Bovendien is het belangrijk om te onthouden dat adenocarcinoom, endometriose, familiegeschiedenis en roken en overmatig gebruik van alcoholische dranken ook het risico op het ontwikkelen van baarmoederhalskanker verhogen.
HPV-infectie kan spontane remissie hebben, in welk geval het geen symptomen heeft, maar in sommige gevallen kan het letsel veroorzaken met een grote kans om kwaadaardig te worden. Naarmate de ziekte vordert, zijn de belangrijkste symptomen die de kanker heeft ontwikkeld vaginale bloeding, afscheiding en bekkenpijn. Leer de symptomen van baarmoederhalskanker te herkennen.
Hoe te voorkomen
De belangrijkste manier om baarmoederhalskanker te voorkomen, is door HPV-infectie te vermijden of de ziekte vroegtijdig te identificeren en te behandelen, en de eerste diagnose is mogelijk door het preventieve onderzoek, het uitstrijkje, uit te voeren. De ontwikkeling van HPV is traag en het kan tussen de 15 en 20 jaar duren voordat het virus kanker veroorzaakt, dus de follow-up met de gynaecoloog en de juiste behandeling van de ziekte zijn effectief bij het voorkomen van complicaties en het voorkomen van kanker. Leer hoe u HPV moet behandelen.

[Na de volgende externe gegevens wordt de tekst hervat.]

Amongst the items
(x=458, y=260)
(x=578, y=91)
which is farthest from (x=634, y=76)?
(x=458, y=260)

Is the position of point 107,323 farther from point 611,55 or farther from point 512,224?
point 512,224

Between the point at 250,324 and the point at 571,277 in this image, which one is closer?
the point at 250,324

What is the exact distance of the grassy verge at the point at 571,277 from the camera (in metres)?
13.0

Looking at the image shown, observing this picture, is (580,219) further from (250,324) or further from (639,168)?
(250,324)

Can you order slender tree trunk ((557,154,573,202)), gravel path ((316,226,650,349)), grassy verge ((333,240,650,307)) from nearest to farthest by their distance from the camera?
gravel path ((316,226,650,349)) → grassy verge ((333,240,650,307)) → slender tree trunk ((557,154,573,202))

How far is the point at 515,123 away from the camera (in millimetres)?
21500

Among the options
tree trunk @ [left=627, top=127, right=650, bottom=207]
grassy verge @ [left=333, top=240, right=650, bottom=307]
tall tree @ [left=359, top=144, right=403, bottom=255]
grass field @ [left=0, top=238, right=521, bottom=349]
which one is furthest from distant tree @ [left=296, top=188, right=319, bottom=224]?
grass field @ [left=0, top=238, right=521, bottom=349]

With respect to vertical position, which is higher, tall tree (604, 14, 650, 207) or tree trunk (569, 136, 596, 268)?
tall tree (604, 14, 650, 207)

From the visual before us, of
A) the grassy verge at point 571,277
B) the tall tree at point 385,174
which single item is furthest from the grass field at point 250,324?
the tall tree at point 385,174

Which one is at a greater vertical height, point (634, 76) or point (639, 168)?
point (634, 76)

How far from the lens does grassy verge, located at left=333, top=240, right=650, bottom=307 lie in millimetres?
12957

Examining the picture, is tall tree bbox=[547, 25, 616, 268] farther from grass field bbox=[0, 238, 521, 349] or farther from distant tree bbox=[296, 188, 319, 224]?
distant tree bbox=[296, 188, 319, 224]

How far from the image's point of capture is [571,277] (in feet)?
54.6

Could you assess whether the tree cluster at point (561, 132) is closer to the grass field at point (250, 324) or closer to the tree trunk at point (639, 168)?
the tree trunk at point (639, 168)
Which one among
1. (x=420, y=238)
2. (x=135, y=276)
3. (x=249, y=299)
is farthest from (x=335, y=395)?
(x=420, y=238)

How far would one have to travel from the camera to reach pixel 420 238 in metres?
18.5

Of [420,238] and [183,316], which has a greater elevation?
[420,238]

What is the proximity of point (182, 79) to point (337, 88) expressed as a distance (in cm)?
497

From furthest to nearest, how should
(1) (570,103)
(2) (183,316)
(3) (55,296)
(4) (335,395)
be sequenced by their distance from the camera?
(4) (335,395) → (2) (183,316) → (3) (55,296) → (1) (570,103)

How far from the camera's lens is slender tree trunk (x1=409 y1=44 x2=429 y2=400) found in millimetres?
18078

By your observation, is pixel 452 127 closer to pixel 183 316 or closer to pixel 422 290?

U moet dus naar de gynaecoloog gaan om minstens één keer per jaar een uitstrijkje te laten maken, naast het nemen van het HPV-vaccin. Stoppen met roken, altijd condooms gebruiken in intieme relaties en een goede intieme hygiëne hebben, zijn ook maatregelen die dit type kanker helpen voorkomen. Een gezonde levensstijl hebben en regelmatig sporten, helpt u ook om u tegen baarmoederhalskanker te beschermen.

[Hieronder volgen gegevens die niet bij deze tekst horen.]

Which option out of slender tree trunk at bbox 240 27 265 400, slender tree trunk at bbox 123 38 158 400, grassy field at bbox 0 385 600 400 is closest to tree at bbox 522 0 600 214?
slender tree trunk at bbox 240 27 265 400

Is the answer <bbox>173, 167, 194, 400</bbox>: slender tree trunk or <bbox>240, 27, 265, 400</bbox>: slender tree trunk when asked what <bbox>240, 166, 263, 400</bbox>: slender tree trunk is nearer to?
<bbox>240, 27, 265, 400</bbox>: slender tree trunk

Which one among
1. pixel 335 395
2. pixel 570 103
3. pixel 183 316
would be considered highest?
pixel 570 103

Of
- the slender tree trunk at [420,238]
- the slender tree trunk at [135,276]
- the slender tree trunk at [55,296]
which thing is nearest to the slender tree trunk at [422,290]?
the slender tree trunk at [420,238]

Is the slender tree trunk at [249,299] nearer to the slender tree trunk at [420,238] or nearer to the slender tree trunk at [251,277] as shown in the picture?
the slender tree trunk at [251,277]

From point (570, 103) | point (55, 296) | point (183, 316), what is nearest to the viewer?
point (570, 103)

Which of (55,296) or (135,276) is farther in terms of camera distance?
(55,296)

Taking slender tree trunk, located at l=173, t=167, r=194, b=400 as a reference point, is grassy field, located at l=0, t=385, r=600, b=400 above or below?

Soorten baarmoederhalskanker
Baarmoederhalskanker kan worden geclassificeerd als:
- Tx: primaire tumor niet geïdentificeerd;
- T0: zonder bewijs van de primaire tumor;
- Tis or 0: Carcinoma in situ.
Fase 1:
- T1 of I: alleen baarmoederhalscarcinoom in de baarmoeder;
- T1 a of IA: invasief carcinoom, alleen gediagnosticeerd door microscopie;
- T1 a1 of IA1: Stromale invasie tot 3 mm diep of tot 7 mm horizontaal;
- T1 a2 of IA2: Stromale invasie tussen 3 en 5 mm diep of tot 7 mm horizontaal;
- T1b of IB: klinisch zichtbare laesie, alleen op de baarmoederhals, of microscopisch kleine laesie groter dan T1a2 of IA2;
- T1b1 of IB1: Klinisch zichtbare laesie 4 cm of minder in de grootste afmeting;
- T1b2 IB2: Klinisch zichtbare laesie groter dan 4 cm in zijn grootste afmeting.
Stage 2:
- T2 of II: Tumor wordt binnen en buiten de baarmoeder aangetroffen, maar bereikt de bekkenwand of het onderste derde deel van de vagina niet;
- T2a of IIA: geen invasie van de parameter;
- T2b of IIB: invasie van het parametrium.
Stap 3:
- T3 of III: Tumor die zich uitstrekt tot aan de bekkenwand, het onderste deel van de vagina aantast of veranderingen in de nieren veroorzaakt;
- T3a of IIIA: Tumor die het onderste derde deel van de vagina aantast, zonder uitbreiding tot de bekkenwand;
- T3b of IIIB: Tumor die zich uitstrekt tot aan de bekkenwand of veranderingen in de nieren veroorzaakt
Stap 4:
- T4 of IVA: Tumor die de blaas of het rectale slijmvlies binnendringt, of die zich buiten het bekken uitstrekt.
Naast het kennen van het type baarmoederhalskanker dat de persoon heeft, is het ook belangrijk om te weten of er aangetaste lymfeklieren en metastasen zijn of niet, omdat dit bepaalt wat voor soort behandeling de persoon heeft. Ontdek hoe de behandeling van baarmoederhalskanker wordt uitgevoerd.